Je lui tends le cliché montrant Abel Besson à la bibliothèque de la rue des Laitières. Le boss regarde longuement l’image. « Je la fais scanner », dit-il sans nulle trace d’émotion. Il me dévisage. Va-t-il m’engueuler ? M’encourager ? Rien de tout ça. Il ne pense qu’au journal du lendemain en pleine gestation :
- Dans trois-quarts d’heure, deux feuillets. Epargne-nous le pathos. Rien que du factuel. Tu as tout ce qu’il faut. Légende-moi aussi ton cliché. Cinquante mots. Je te fais de la place en page cinq.
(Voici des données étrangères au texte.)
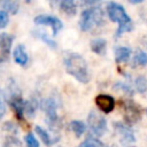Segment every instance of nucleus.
Here are the masks:
<instances>
[{"mask_svg": "<svg viewBox=\"0 0 147 147\" xmlns=\"http://www.w3.org/2000/svg\"><path fill=\"white\" fill-rule=\"evenodd\" d=\"M34 23L39 24V25H49V26H52L53 36H55L63 28V23L61 22V20L55 17V16H52V15H38V16L34 17Z\"/></svg>", "mask_w": 147, "mask_h": 147, "instance_id": "nucleus-5", "label": "nucleus"}, {"mask_svg": "<svg viewBox=\"0 0 147 147\" xmlns=\"http://www.w3.org/2000/svg\"><path fill=\"white\" fill-rule=\"evenodd\" d=\"M10 106L14 108L17 117H20V119H23V113H24V101L22 100V98L20 96V94H13L9 99Z\"/></svg>", "mask_w": 147, "mask_h": 147, "instance_id": "nucleus-9", "label": "nucleus"}, {"mask_svg": "<svg viewBox=\"0 0 147 147\" xmlns=\"http://www.w3.org/2000/svg\"><path fill=\"white\" fill-rule=\"evenodd\" d=\"M13 36L8 33H1L0 34V53L2 56V60H6L10 53L11 44H13Z\"/></svg>", "mask_w": 147, "mask_h": 147, "instance_id": "nucleus-8", "label": "nucleus"}, {"mask_svg": "<svg viewBox=\"0 0 147 147\" xmlns=\"http://www.w3.org/2000/svg\"><path fill=\"white\" fill-rule=\"evenodd\" d=\"M125 117L131 122H136L139 118V108L137 107V105L134 102H127L126 103Z\"/></svg>", "mask_w": 147, "mask_h": 147, "instance_id": "nucleus-13", "label": "nucleus"}, {"mask_svg": "<svg viewBox=\"0 0 147 147\" xmlns=\"http://www.w3.org/2000/svg\"><path fill=\"white\" fill-rule=\"evenodd\" d=\"M107 14L113 22L118 23L116 37H119L121 34H123L127 31H131L133 29L131 18L126 14V11L122 5H119L117 2H109L107 5Z\"/></svg>", "mask_w": 147, "mask_h": 147, "instance_id": "nucleus-2", "label": "nucleus"}, {"mask_svg": "<svg viewBox=\"0 0 147 147\" xmlns=\"http://www.w3.org/2000/svg\"><path fill=\"white\" fill-rule=\"evenodd\" d=\"M1 103H2V101H1V95H0V106H1Z\"/></svg>", "mask_w": 147, "mask_h": 147, "instance_id": "nucleus-25", "label": "nucleus"}, {"mask_svg": "<svg viewBox=\"0 0 147 147\" xmlns=\"http://www.w3.org/2000/svg\"><path fill=\"white\" fill-rule=\"evenodd\" d=\"M79 147H105V145L99 140V139H95V138H87L85 139L80 145Z\"/></svg>", "mask_w": 147, "mask_h": 147, "instance_id": "nucleus-19", "label": "nucleus"}, {"mask_svg": "<svg viewBox=\"0 0 147 147\" xmlns=\"http://www.w3.org/2000/svg\"><path fill=\"white\" fill-rule=\"evenodd\" d=\"M14 60L20 65H25L28 62V54L22 45H17L14 49Z\"/></svg>", "mask_w": 147, "mask_h": 147, "instance_id": "nucleus-11", "label": "nucleus"}, {"mask_svg": "<svg viewBox=\"0 0 147 147\" xmlns=\"http://www.w3.org/2000/svg\"><path fill=\"white\" fill-rule=\"evenodd\" d=\"M146 111H147V109H146Z\"/></svg>", "mask_w": 147, "mask_h": 147, "instance_id": "nucleus-26", "label": "nucleus"}, {"mask_svg": "<svg viewBox=\"0 0 147 147\" xmlns=\"http://www.w3.org/2000/svg\"><path fill=\"white\" fill-rule=\"evenodd\" d=\"M24 140H25L28 147H39V142H38L37 138L32 133H28L24 137Z\"/></svg>", "mask_w": 147, "mask_h": 147, "instance_id": "nucleus-21", "label": "nucleus"}, {"mask_svg": "<svg viewBox=\"0 0 147 147\" xmlns=\"http://www.w3.org/2000/svg\"><path fill=\"white\" fill-rule=\"evenodd\" d=\"M3 7H5V9L9 10V11L13 13V14H15V13L18 10V5H17L16 2H13V1H7V2H5V3H3Z\"/></svg>", "mask_w": 147, "mask_h": 147, "instance_id": "nucleus-23", "label": "nucleus"}, {"mask_svg": "<svg viewBox=\"0 0 147 147\" xmlns=\"http://www.w3.org/2000/svg\"><path fill=\"white\" fill-rule=\"evenodd\" d=\"M95 103L103 113H110L115 108V99L108 94H99L95 98Z\"/></svg>", "mask_w": 147, "mask_h": 147, "instance_id": "nucleus-6", "label": "nucleus"}, {"mask_svg": "<svg viewBox=\"0 0 147 147\" xmlns=\"http://www.w3.org/2000/svg\"><path fill=\"white\" fill-rule=\"evenodd\" d=\"M134 86L136 90L140 93H144L147 91V78L145 76H139L134 80Z\"/></svg>", "mask_w": 147, "mask_h": 147, "instance_id": "nucleus-18", "label": "nucleus"}, {"mask_svg": "<svg viewBox=\"0 0 147 147\" xmlns=\"http://www.w3.org/2000/svg\"><path fill=\"white\" fill-rule=\"evenodd\" d=\"M64 67L69 75L74 76L78 82L86 84L90 80V74L87 70L86 61L77 53H71L64 59Z\"/></svg>", "mask_w": 147, "mask_h": 147, "instance_id": "nucleus-1", "label": "nucleus"}, {"mask_svg": "<svg viewBox=\"0 0 147 147\" xmlns=\"http://www.w3.org/2000/svg\"><path fill=\"white\" fill-rule=\"evenodd\" d=\"M9 22V16L6 10H0V29L6 28Z\"/></svg>", "mask_w": 147, "mask_h": 147, "instance_id": "nucleus-22", "label": "nucleus"}, {"mask_svg": "<svg viewBox=\"0 0 147 147\" xmlns=\"http://www.w3.org/2000/svg\"><path fill=\"white\" fill-rule=\"evenodd\" d=\"M130 55H131V49L129 47H117L116 51H115V59H116V62L121 63V62H126L129 59H130Z\"/></svg>", "mask_w": 147, "mask_h": 147, "instance_id": "nucleus-14", "label": "nucleus"}, {"mask_svg": "<svg viewBox=\"0 0 147 147\" xmlns=\"http://www.w3.org/2000/svg\"><path fill=\"white\" fill-rule=\"evenodd\" d=\"M3 114H5V107L1 105V106H0V118L3 116Z\"/></svg>", "mask_w": 147, "mask_h": 147, "instance_id": "nucleus-24", "label": "nucleus"}, {"mask_svg": "<svg viewBox=\"0 0 147 147\" xmlns=\"http://www.w3.org/2000/svg\"><path fill=\"white\" fill-rule=\"evenodd\" d=\"M134 62L140 64V65H145L147 63V53L144 52V51H138L136 54H134V57H133Z\"/></svg>", "mask_w": 147, "mask_h": 147, "instance_id": "nucleus-20", "label": "nucleus"}, {"mask_svg": "<svg viewBox=\"0 0 147 147\" xmlns=\"http://www.w3.org/2000/svg\"><path fill=\"white\" fill-rule=\"evenodd\" d=\"M70 129L72 130V132H75L76 136L79 137V136H82L85 132L86 126H85V124L82 121H72L70 123Z\"/></svg>", "mask_w": 147, "mask_h": 147, "instance_id": "nucleus-17", "label": "nucleus"}, {"mask_svg": "<svg viewBox=\"0 0 147 147\" xmlns=\"http://www.w3.org/2000/svg\"><path fill=\"white\" fill-rule=\"evenodd\" d=\"M47 118H48V124L49 125H53V124H56V122L59 121L57 119V114H56V106H55V102L51 99H47V100H44L42 101V105H41Z\"/></svg>", "mask_w": 147, "mask_h": 147, "instance_id": "nucleus-7", "label": "nucleus"}, {"mask_svg": "<svg viewBox=\"0 0 147 147\" xmlns=\"http://www.w3.org/2000/svg\"><path fill=\"white\" fill-rule=\"evenodd\" d=\"M60 6H61V9L64 13H67L69 15H75L76 14V8L77 7H76V3L72 0H64L60 3Z\"/></svg>", "mask_w": 147, "mask_h": 147, "instance_id": "nucleus-16", "label": "nucleus"}, {"mask_svg": "<svg viewBox=\"0 0 147 147\" xmlns=\"http://www.w3.org/2000/svg\"><path fill=\"white\" fill-rule=\"evenodd\" d=\"M91 49L99 55H103L106 53V49H107V41L103 38L93 39L91 41Z\"/></svg>", "mask_w": 147, "mask_h": 147, "instance_id": "nucleus-12", "label": "nucleus"}, {"mask_svg": "<svg viewBox=\"0 0 147 147\" xmlns=\"http://www.w3.org/2000/svg\"><path fill=\"white\" fill-rule=\"evenodd\" d=\"M87 122H88L91 131L98 137L102 136L107 131V121H106V118L103 116H101L99 113L94 111V110H92L88 114Z\"/></svg>", "mask_w": 147, "mask_h": 147, "instance_id": "nucleus-4", "label": "nucleus"}, {"mask_svg": "<svg viewBox=\"0 0 147 147\" xmlns=\"http://www.w3.org/2000/svg\"><path fill=\"white\" fill-rule=\"evenodd\" d=\"M114 126H115L116 131L122 136V138H123L125 141H127V142L134 141V134H133V132L131 131L130 127H127V126L124 125L123 123H118V122L115 123Z\"/></svg>", "mask_w": 147, "mask_h": 147, "instance_id": "nucleus-10", "label": "nucleus"}, {"mask_svg": "<svg viewBox=\"0 0 147 147\" xmlns=\"http://www.w3.org/2000/svg\"><path fill=\"white\" fill-rule=\"evenodd\" d=\"M101 20H102V13L99 8H87L82 13L79 20V26L83 31H87L95 24H100Z\"/></svg>", "mask_w": 147, "mask_h": 147, "instance_id": "nucleus-3", "label": "nucleus"}, {"mask_svg": "<svg viewBox=\"0 0 147 147\" xmlns=\"http://www.w3.org/2000/svg\"><path fill=\"white\" fill-rule=\"evenodd\" d=\"M36 132H37V136L42 140V142H44L45 145L51 146V145L54 142V140H52V138L49 137L48 132H47L45 129H42L41 126H36Z\"/></svg>", "mask_w": 147, "mask_h": 147, "instance_id": "nucleus-15", "label": "nucleus"}]
</instances>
Ah, on annonce ton papier à la une. Fais-nous une accroche. Il s’assoit derrière son bureau et me fait signe de sortir. Ne te loupe pas jeune femme, efface-toi derrière ton sujet ! J’ai mis 52 minutes à m’effacer derrière Abel Besson, sa vie toute trouée et sa fin violente. Quand j’étais bloquée ou que j’hésitais entre deux formules, je songeais à son dernier portrait. Crinière en bataille, rides profondes, le sourire quand même. Le nez tel un rocher. Sur le clavier, mes doigts couraient sans effort à la rencontre de l’introuvable vérité de cet inconnu presque intime. Lui le libertaire, il avait choisi sa mort dans la marge de liberté que le sort lui laissait encore.
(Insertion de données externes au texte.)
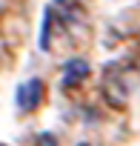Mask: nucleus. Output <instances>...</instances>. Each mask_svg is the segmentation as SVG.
<instances>
[{
	"mask_svg": "<svg viewBox=\"0 0 140 146\" xmlns=\"http://www.w3.org/2000/svg\"><path fill=\"white\" fill-rule=\"evenodd\" d=\"M80 26H86V15L77 6V0H54L43 17V37H40L43 52H54L57 35H63V40L69 37L75 40V29Z\"/></svg>",
	"mask_w": 140,
	"mask_h": 146,
	"instance_id": "nucleus-1",
	"label": "nucleus"
},
{
	"mask_svg": "<svg viewBox=\"0 0 140 146\" xmlns=\"http://www.w3.org/2000/svg\"><path fill=\"white\" fill-rule=\"evenodd\" d=\"M43 80H37V78H29L26 83H20V89H17V109H23V112H34L40 103H43Z\"/></svg>",
	"mask_w": 140,
	"mask_h": 146,
	"instance_id": "nucleus-2",
	"label": "nucleus"
},
{
	"mask_svg": "<svg viewBox=\"0 0 140 146\" xmlns=\"http://www.w3.org/2000/svg\"><path fill=\"white\" fill-rule=\"evenodd\" d=\"M0 146H6V143H0Z\"/></svg>",
	"mask_w": 140,
	"mask_h": 146,
	"instance_id": "nucleus-4",
	"label": "nucleus"
},
{
	"mask_svg": "<svg viewBox=\"0 0 140 146\" xmlns=\"http://www.w3.org/2000/svg\"><path fill=\"white\" fill-rule=\"evenodd\" d=\"M86 78H89V63L80 60V57L69 60L66 63V72H63V89H77Z\"/></svg>",
	"mask_w": 140,
	"mask_h": 146,
	"instance_id": "nucleus-3",
	"label": "nucleus"
}]
</instances>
- Bon, tout ça on le sait !
- Peut être. La chose que les hommes redoutent le plus, en politique surtout, c’est l’indépendance d’esprit. A cause d’elle, les gens sont imprévisibles ce qui devient vite inconfortable pour tous ceux qui ont vocation à contrôler l’état de l’opinion de leurs contemporains. Sans rien dire, mon chef hoche la tête à plusieurs reprises en lisant mes deux feuillets à l’écran. Il fait sauter un paragraphe, corrige une phrase. Selon lui, il faudrait écrire comme on parle à un ami. J’attends ses remarques. « Un bon papier c’est un papier qui tombe à l’heure », a-t-il coutume de dire. Ergo, mon papier est un bon papier à quelques minutes près ! Je note qu’il change le titre. Abel Besson retrouvé mort chez lui. Il fait comme toujours le pari de la sobriété. Depuis ses débuts à l’âge de 17 ans dans « La Voix du Berry » on dit qu’il s’est toujours méfié de l’emphase. Au garde à vous dans ce bureau exigu qui sent le tabac blond, je reste sur ma faim d’encouragements. « Ton papier est bon puisqu’on le publie » commentera un peu plus tard dans un bar voisin du journal Bertrand Boswell, un confrère expérimenté qui me vient parfois en aide. « Tu veux quoi d’autre, un certificat, une médaille ? » Quelques jours après, je recueillerai l’écho de félicitations directoriales inattendues. « Le patron a aimé votre papier », me dit un soir une secrétaire, à la hâte, entre deux portes. Mais, c’est la loi de ces saloperies de stages. Tu te perfectionnes. Tu prends confiance et au terme de 6 mois à l’essai « Tu n’as plus qu’à repartir avec ta caisse à outils pour un nouveau chantier » comme disait le paternel ! Il y a des hochements de tête. Le père Tacron fait donner la charge au cognac grand réparateur de destins sceptiques. Il illumine la table. Emma ne craint pas le cul-sec de circonstance :
- J’en suis là à présent. Rendue à la vie de tous les jours et à moi la traque aux piges ! Je frappe à toutes les portes avec ma déception immense toujours à ruminer. Une copine m’héberge. Ensemble on lit du Doris Lessing. Besson ne se manifeste pas. Je m’en arrange. Disons que c'est le métier qui rentre.